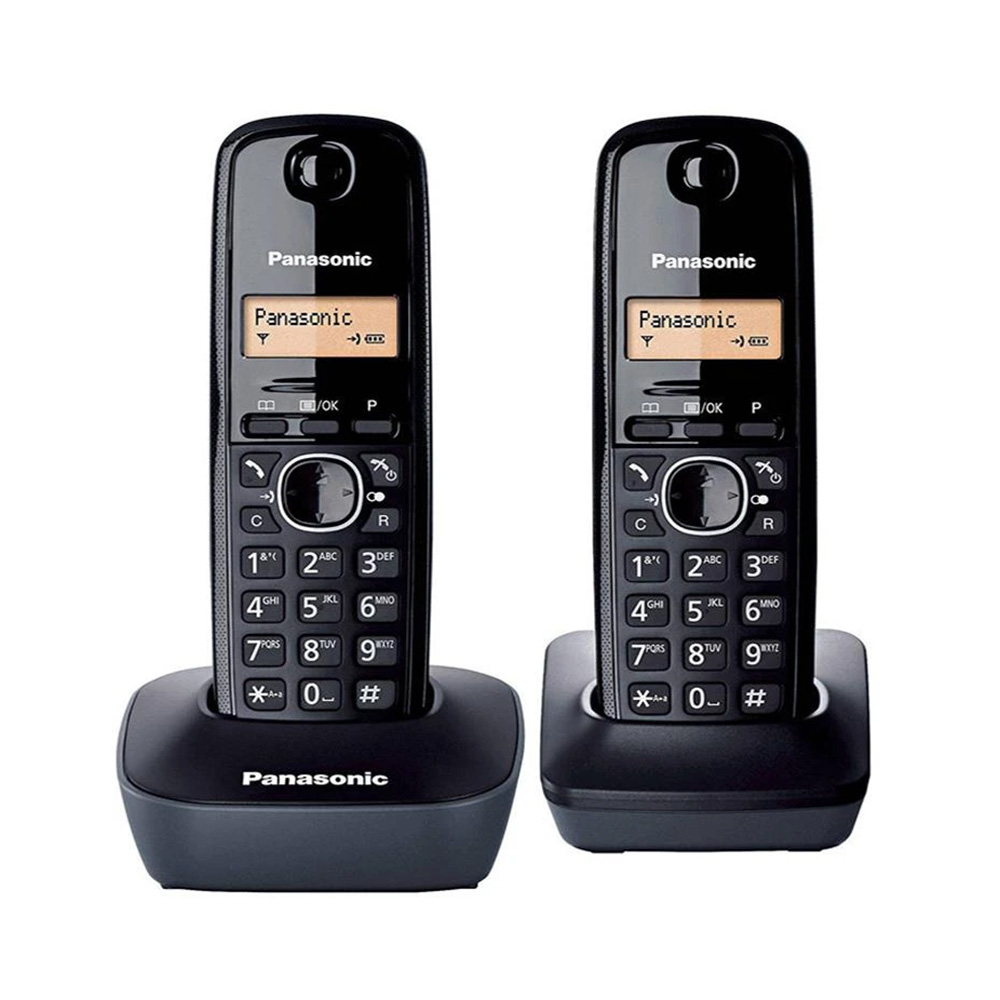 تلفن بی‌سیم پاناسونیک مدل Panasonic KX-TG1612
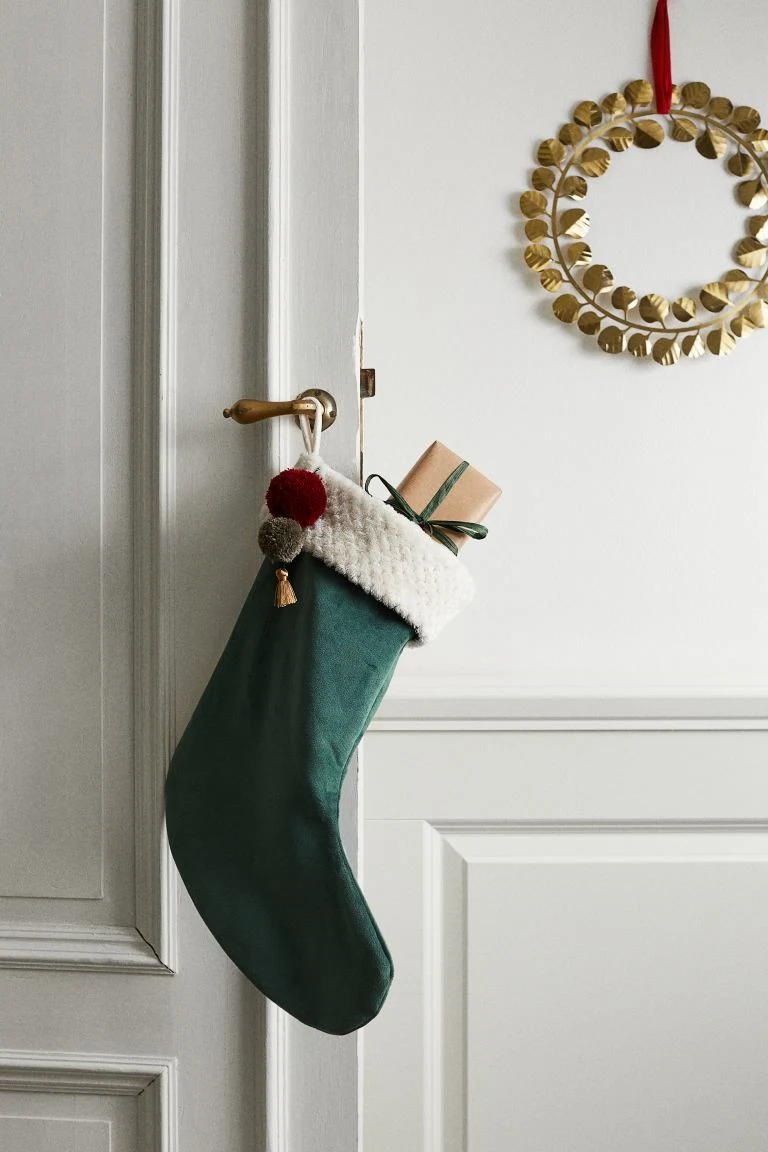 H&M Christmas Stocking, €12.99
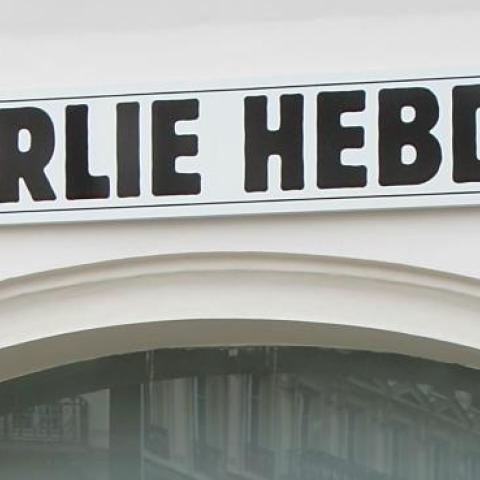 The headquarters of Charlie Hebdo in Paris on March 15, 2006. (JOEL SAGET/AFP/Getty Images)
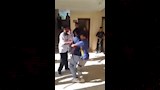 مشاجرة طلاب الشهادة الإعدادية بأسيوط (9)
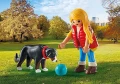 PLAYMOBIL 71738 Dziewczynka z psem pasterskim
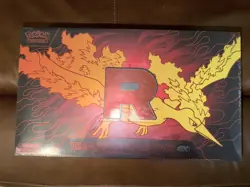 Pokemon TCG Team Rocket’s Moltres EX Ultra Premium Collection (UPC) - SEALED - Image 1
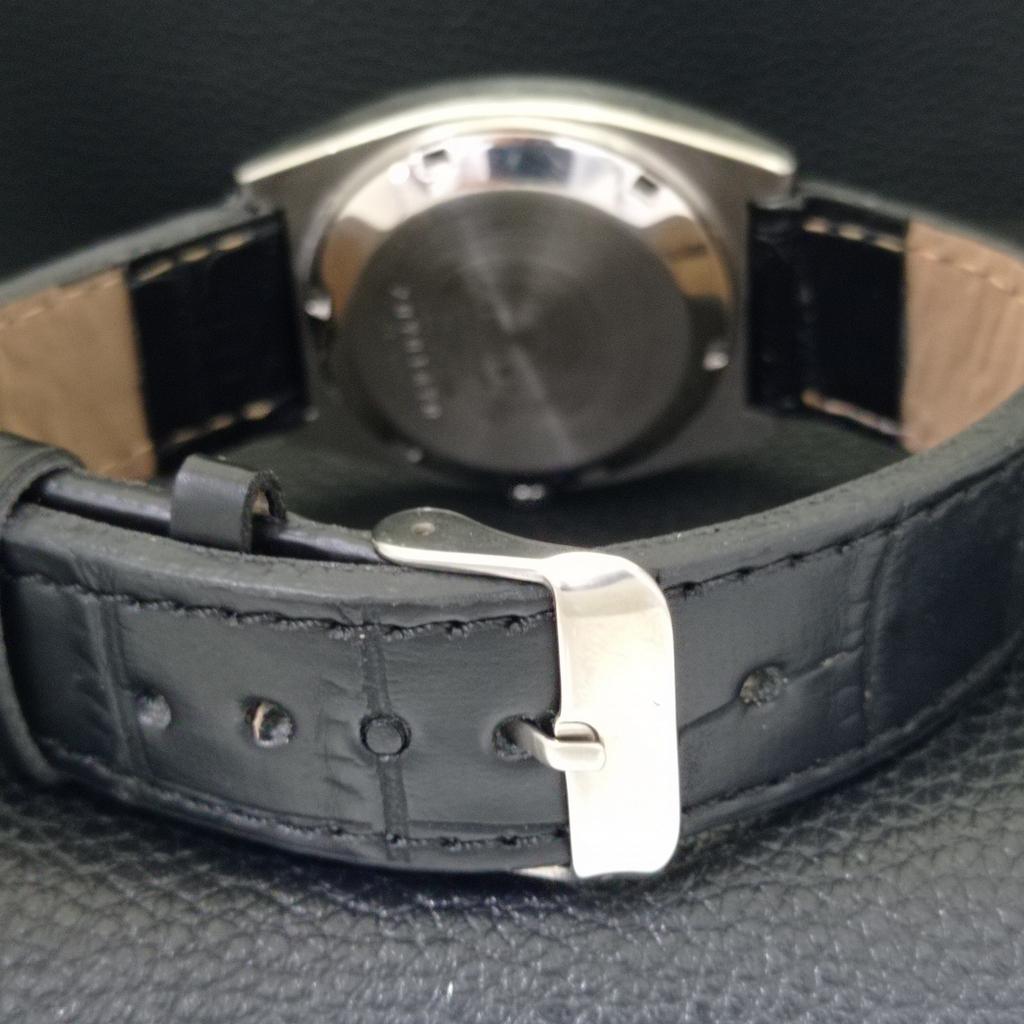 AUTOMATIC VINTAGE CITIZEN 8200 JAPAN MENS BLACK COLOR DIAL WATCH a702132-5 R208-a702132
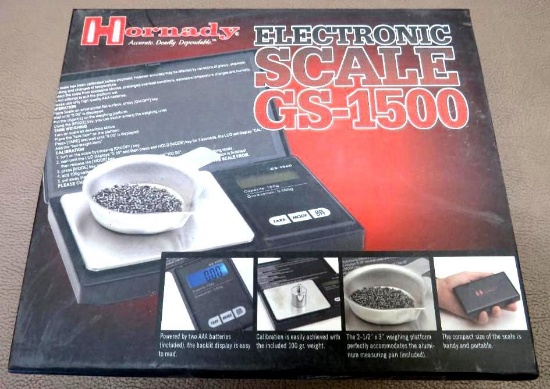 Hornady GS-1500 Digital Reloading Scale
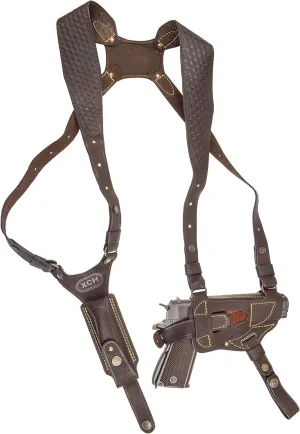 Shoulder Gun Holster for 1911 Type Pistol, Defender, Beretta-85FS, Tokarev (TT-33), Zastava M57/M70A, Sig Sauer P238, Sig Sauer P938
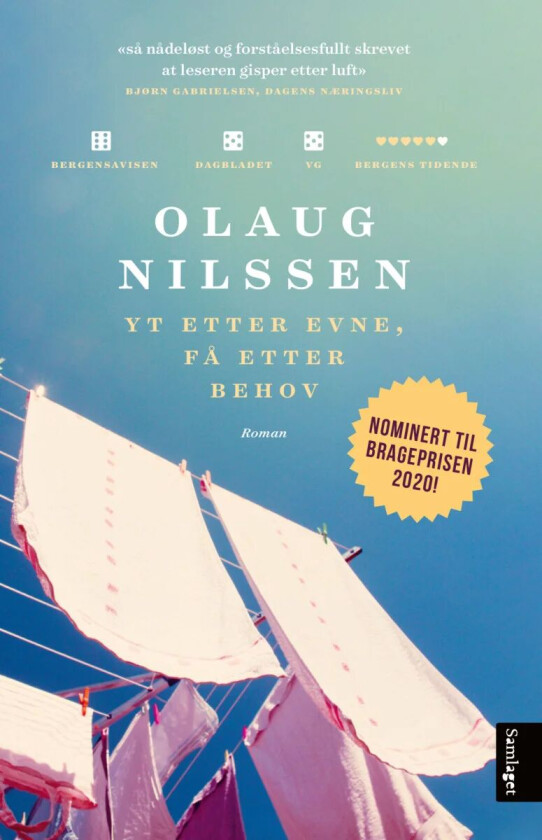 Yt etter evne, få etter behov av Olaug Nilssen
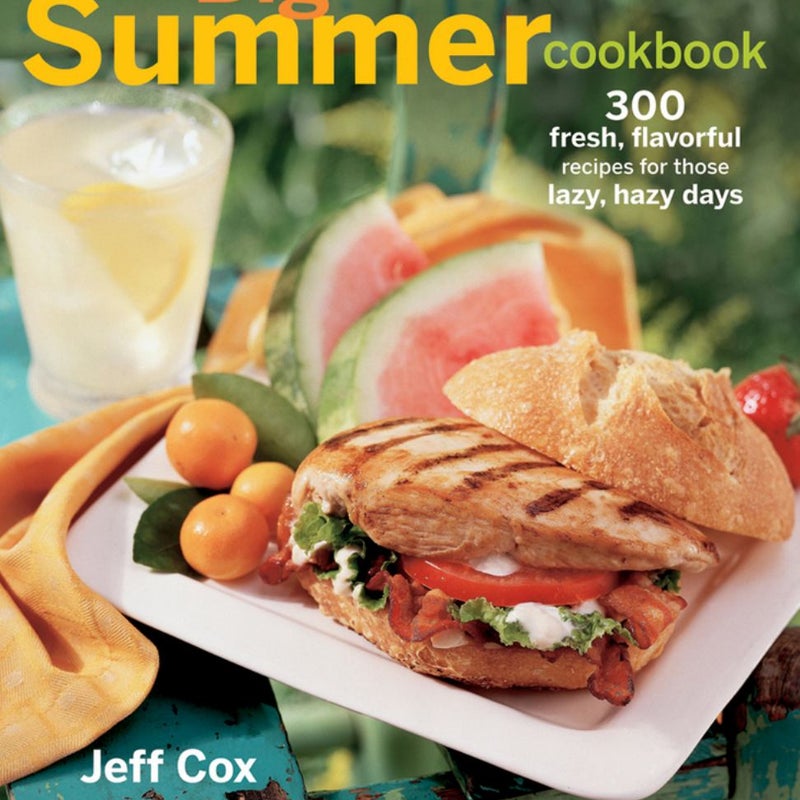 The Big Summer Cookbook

TASK GOAL -> Drop the images; restate the listing exactly.

WRITTEN REPLY ->
 تلفن بی‌سیم پاناسونیک مدل Panasonic KX-TG1612
 H&M Christmas Stocking, €12.99
 The headquarters of Charlie Hebdo in Paris on March 15, 2006. (JOEL SAGET/AFP/Getty Images)
 مشاجرة طلاب الشهادة الإعدادية بأسيوط (9)
 PLAYMOBIL 71738 Dziewczynka z psem pasterskim
 Pokemon TCG Team Rocket’s Moltres EX Ultra Premium Collection (UPC) - SEALED - Image 1
 AUTOMATIC VINTAGE CITIZEN 8200 JAPAN MENS BLACK COLOR DIAL WATCH a702132-5 R208-a702132
 Hornady GS-1500 Digital Reloading Scale
 Shoulder Gun Holster for 1911 Type Pistol, Defender, Beretta-85FS, Tokarev (TT-33), Zastava M57/M70A, Sig Sauer P238, Sig Sauer P938
 Yt etter evne, få etter behov av Olaug Nilssen
 The Big Summer Cookbook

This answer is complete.